You can reduce your chances of developing high blood pressure (also known as hypertension) — and the subsequent risk of heart attack, stroke, kidney disease, vision loss, headache and heart failure — by doing the following:
- Reduce your sodium intake
- Maintain a healthy body weight
- Limit alcohol intake
- Get regular physical activity
- Avoid tobacco use
One in three adults worldwide has high blood pressure, according to the World Health Organization. Also known as hypertension, high blood pressure increases the risk of heart attack and stroke, not to mention kidney disease, vision loss, headache and heart failure. The risk of developing these complications is higher in the presence of other cardiovascular risk factors such as diabetes.

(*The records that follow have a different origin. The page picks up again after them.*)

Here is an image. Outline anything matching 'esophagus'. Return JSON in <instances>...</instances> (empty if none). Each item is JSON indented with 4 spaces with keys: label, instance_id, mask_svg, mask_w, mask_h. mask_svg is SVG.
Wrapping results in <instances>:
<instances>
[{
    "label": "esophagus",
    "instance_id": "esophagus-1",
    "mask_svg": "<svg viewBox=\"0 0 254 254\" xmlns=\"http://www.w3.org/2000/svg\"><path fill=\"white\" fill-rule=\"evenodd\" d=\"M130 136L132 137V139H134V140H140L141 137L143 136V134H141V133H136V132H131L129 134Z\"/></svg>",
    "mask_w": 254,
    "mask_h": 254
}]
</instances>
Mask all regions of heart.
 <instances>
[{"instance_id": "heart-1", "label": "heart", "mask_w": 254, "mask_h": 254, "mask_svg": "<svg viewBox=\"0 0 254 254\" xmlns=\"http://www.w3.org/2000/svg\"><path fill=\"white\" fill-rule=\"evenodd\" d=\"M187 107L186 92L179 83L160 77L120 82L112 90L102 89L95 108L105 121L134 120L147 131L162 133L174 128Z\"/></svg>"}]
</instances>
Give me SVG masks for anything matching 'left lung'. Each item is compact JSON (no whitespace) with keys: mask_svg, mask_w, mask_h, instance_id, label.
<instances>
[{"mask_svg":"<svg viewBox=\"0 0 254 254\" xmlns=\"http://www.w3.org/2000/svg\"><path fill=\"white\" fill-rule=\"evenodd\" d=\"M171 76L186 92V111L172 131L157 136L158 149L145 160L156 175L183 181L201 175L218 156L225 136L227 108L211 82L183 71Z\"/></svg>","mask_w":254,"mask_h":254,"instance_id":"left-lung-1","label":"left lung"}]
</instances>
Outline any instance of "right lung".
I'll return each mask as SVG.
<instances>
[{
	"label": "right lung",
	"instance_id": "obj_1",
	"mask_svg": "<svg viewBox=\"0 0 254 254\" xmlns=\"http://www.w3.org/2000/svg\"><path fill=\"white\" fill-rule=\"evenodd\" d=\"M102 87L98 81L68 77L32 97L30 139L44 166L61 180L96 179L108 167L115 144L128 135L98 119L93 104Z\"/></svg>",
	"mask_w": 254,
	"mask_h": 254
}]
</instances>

Hypertension was no match for the DASH diet during a University of Michigan Cardiovascular Center study in which patients with a certain type of heart failure were given heat-and-serve low-sodium (low-salt) meals for three weeks.
In just 21 days of following a low-sodium Dietary Approaches to Stop Hypertension (DASH) eating plan, patients with “diastolic” heart failure saw a drop in blood pressure similar to taking an anti-hypertension medicine. Some patients were able to cut back on their diuretics and anti-hypertensives.
Diastolic heart failure (a type of heart failure that occurs even though the heart’s muscle-pumping function is not weakened), happens when the heart becomes stiff and does not relax enough between beats. This condition makes up more than half of older adults with heart failure, but has no standard treatment. University of Michigan cardiologist Scott L. Hummel, M.D., M.S, wondered if, based on animal studies, diet could make a big difference for these patients.